The Muster Point is designed as a "walk-through" steel and bronze sculpture with gates that are locked but can be opened to allow access. The sculptor described the Muster Point work "as a visual analogy to reflect the real life experiences of the employees of the Newcastle Steelworks, prior to the closure of the plant".

Items associated with work at the steelworks are included in the design. For example, there is a whistle and a clock as well as a locomotive driver to represent the rail that moved all the steel. The images of four men on the gates represent friendship and the four walls create a skyline profile that references the one seen when looking at the plant. The cats are in recognition that the animals were dumped in the area.

The relevant trade unions associated with steel manufacture are acknowledged by their initials, incorporated into one wall.
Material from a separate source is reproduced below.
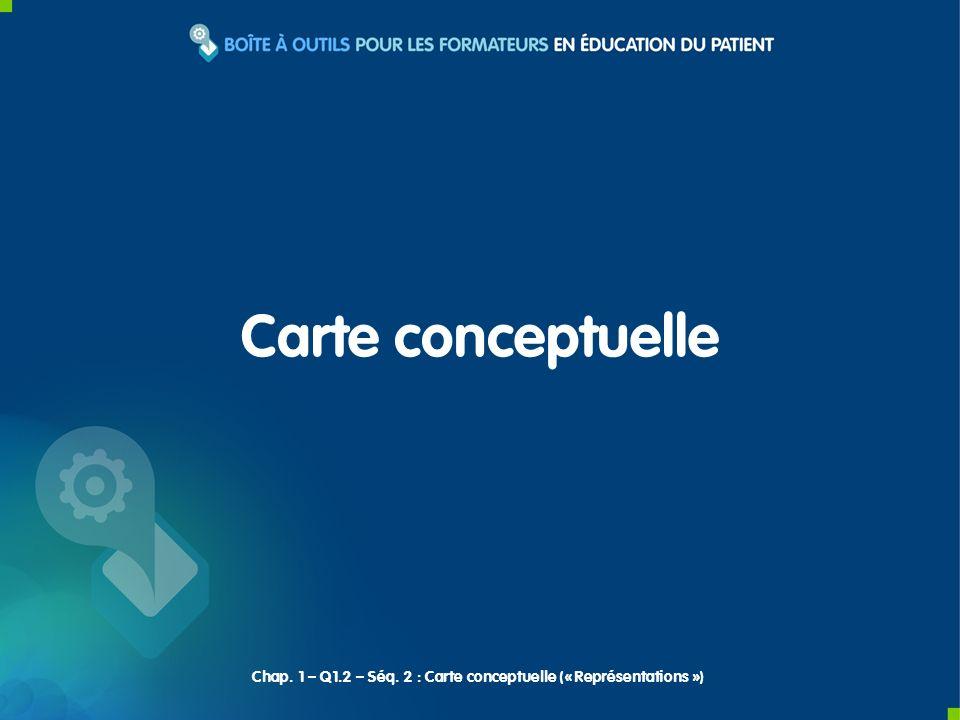 Carte conceptuelle Chap. 1 – Q1.2 – Séq. 2 : Carte conceptuelle (« Représentations »)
Among them are the Federated Ironworkers' Association of Australia, the Maritime Union of Australia, the Transport Workers Union of Australia, the Electrical Trades Union of Australia, the Building Workers Industrial Union, the Operative Painters and Decorators Union, the Federated Clerks Union of Australia, the Australian Manufacturing Workers Union.

A cross is incorporated into the design to honour the people who lost their lives doing dangerous work for BHP.

== See also ==

- Memory Lines (2004) in List of public art in the city of Sydney
- National Workers Memorial (Australia)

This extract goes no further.